Attorney Richard Busch on Copyright Battles: Artist 1, Publisher 0
-- Attorney Richard Busch has been watching copyright battles ahead of rights termination on January 1, 2013, for works released on or after January 1, 1978. His latest message: Artist 1, Publisher 0. Busch was referring to court victory of Village People singer Victor Willis over French music publisher Scorpio Music S.A and its administrator in the United States, Can't Stop Productions. Willis was able to terminate his grant of his copyright interest.
"The court agreed with Willis, and dismissed the case, while making it clear that Willis's termination affects only the copyright interests transferred by Willis and does not affect the other co-authors' interest in the joint work," he explained.
Busch is an attorney at King & Ballow, which is best known for representing F.B.T. Productions in its royalties victory over Aftermath Records. Since then Busch has handled claims by Peter Frampton, Michael McDonald, "Weird Al" Yankovich, Kenny Rogers and the estate of late Knack drummer Bruce Gary.

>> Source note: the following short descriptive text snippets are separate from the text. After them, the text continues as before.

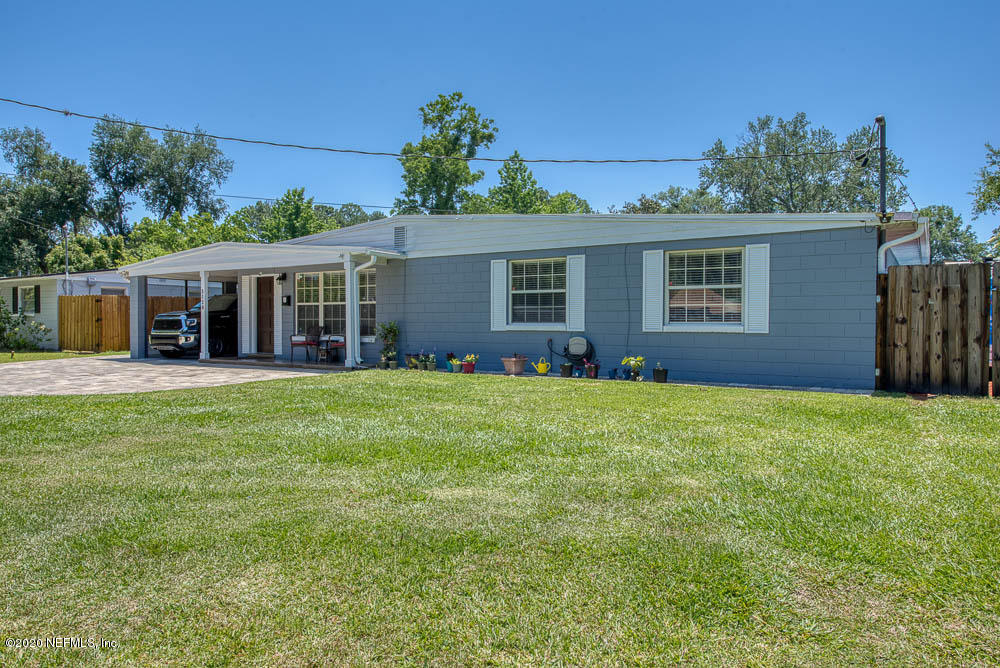 5128 Spring Glen Road Jacksonville, FL 32207 - Photo 2 of 24 front view of a house with a yard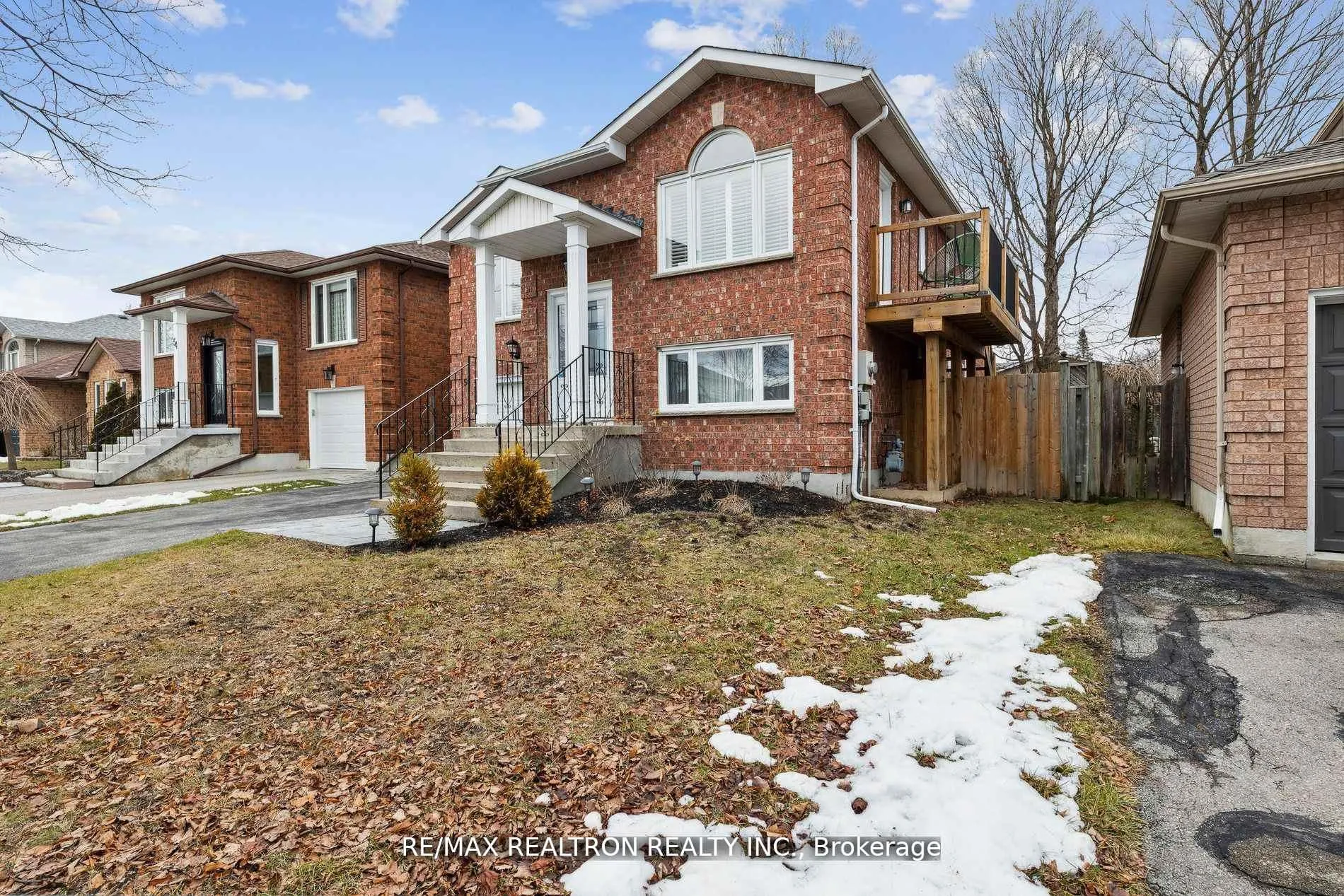 Photo 3 of 56 Kintyre Street, Clarington, Courtice — HOMEH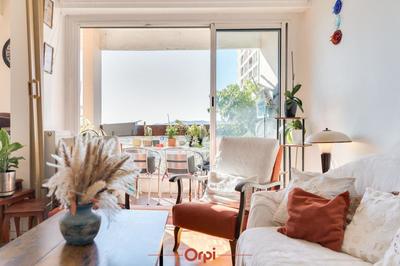 Appartement - 90 m² - 4 pièces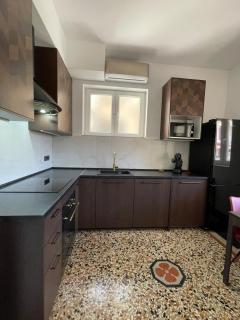 Rijeka City Center 3BR Apt with En-Suite and Workspace - 6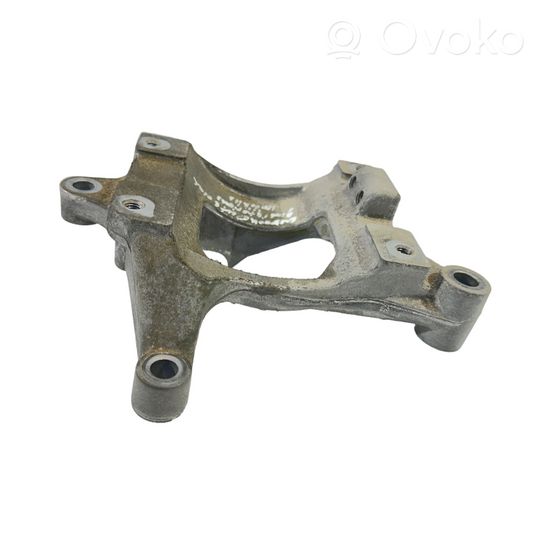 Subaru Outback (BS) Supporto del generatore/alternatore 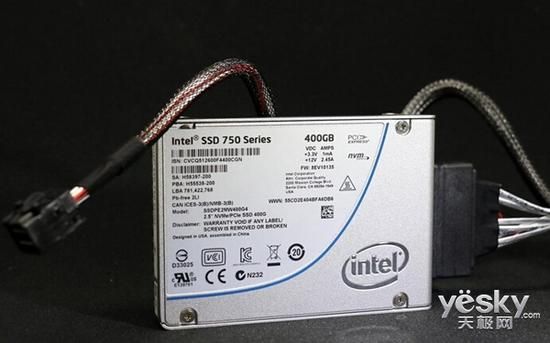 U.2接口的Intel 750硬盘及U.2线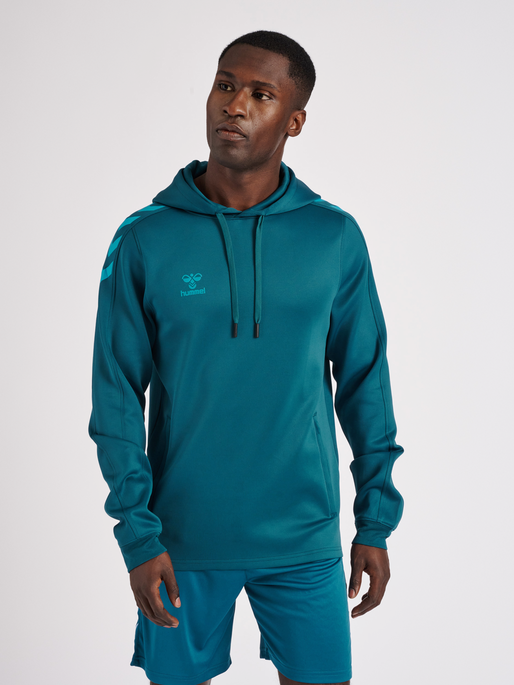 hmlCORE XK POLY SWEAT HOODIE, BLUE CORAL, model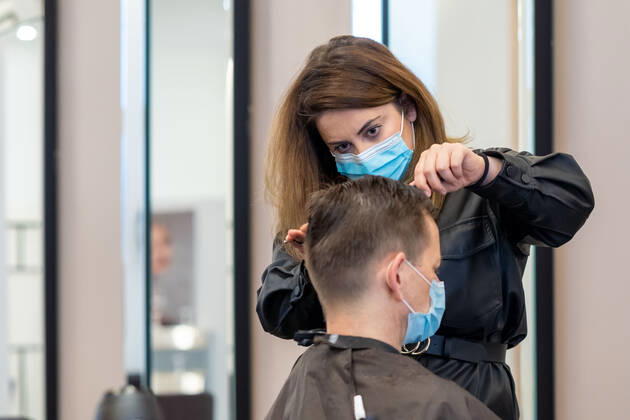 01.03.2021,Berlin,Deutschland,GER,mit dem heutigen Tag dürfen bundesweit die Friseure wieder Ihrer Tätigkeit nachgehen.Bild wurde erstellt in den Räumen von Chamun Coiffeur and Beauty - Kurfürstendamm.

"This is the decision of just one court, and others, including the 9th Circuit Court of Appeals, and possibly even the United States Supreme Court, may see it differently. As the January 1, 2013 'Judgment Day' approaches, expect to see more of these termination battles. As I previously mentioned, the outcomes are critical. There are billions of dollars at stake collectively in these fights, and the copyright assignees are not going to go down easily," he says.
Gracenote Buys Bulldog United
-- Gracenote has acquired Bulldog United, the developer of a video fingerprinting technology for smart TV. Terms of the deal were not disclosed.
Gracenote wants to use Bulldog's technology to offer TV manufacturers a way to integrate frame-level video fingerprinting in the TV's primary screen to identify a video whether it is being played on cable, satellite or a DVD player. Once the content has been identified, the TV can suggest additional video content or interact with apps or promotions.
Gracenote, owned by Sony Corporation of America, has a database of more than 130 million music tracks as well as movie and TV show metadata.